Does clutch size evolve in response to parasites and immunocompetence?
Abstract
Parasites have been argued to influence clutch size evolution, but past work and theory has largely focused on within-species optimization solutions rather than clearly addressing among-species variation. The effects of parasites on clutch size variation among species can be complex, however, because different parasites can induce age-specific differences in mortality that can cause clutch size to evolve in different directions. We provide a conceptual argument that differences in immunocompetence among species should integrate differences in overall levels of parasite-induced mortality to which a species is exposed.
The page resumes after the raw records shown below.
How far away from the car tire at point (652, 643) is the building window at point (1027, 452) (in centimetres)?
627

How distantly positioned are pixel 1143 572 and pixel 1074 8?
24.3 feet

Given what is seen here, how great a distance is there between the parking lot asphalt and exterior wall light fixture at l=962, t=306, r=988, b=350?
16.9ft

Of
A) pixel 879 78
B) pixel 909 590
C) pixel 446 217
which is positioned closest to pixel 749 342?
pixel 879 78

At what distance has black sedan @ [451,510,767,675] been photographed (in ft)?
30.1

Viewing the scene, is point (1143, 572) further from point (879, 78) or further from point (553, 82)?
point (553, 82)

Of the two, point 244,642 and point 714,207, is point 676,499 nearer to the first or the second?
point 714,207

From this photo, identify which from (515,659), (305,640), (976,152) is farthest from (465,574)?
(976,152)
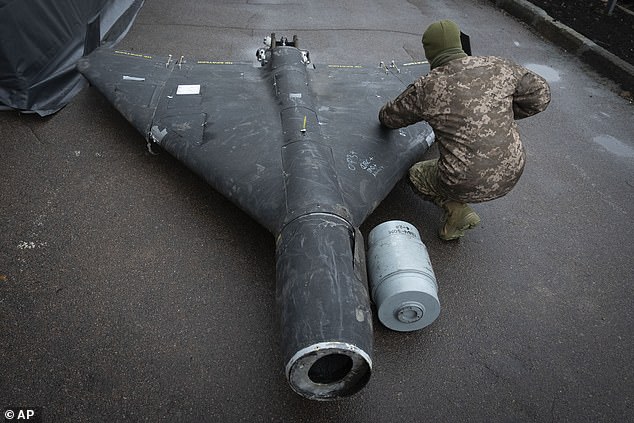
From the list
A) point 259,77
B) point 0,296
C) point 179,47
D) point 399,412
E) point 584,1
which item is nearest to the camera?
point 399,412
We test this assumption and show that mortality caused by parasites is positively correlated with immunocompetence measured by cell-mediated measures. Under life history theory, clutch size should increase with increased adult mortality and decrease with increased juvenile mortality. Using immunocompetence as a general assay of parasite-induced mortality, we tested these predictions by using data for 25 species. We found that clutch size increased strongly with adult immunocompetence. In contrast, clutch size decreased weakly with increased juvenile immunocompetence. But, immunocompetence of juveniles may be constrained by selection on adults, and, when we controlled for adult immunocompetence, clutch size decreased with juvenile immunocompetence. Thus, immunocompetence seems to reflect evolutionary differences in parasite virulence experienced by species, and differences in age-specific parasite virulence appears to exert opposite selection on clutch size evolution.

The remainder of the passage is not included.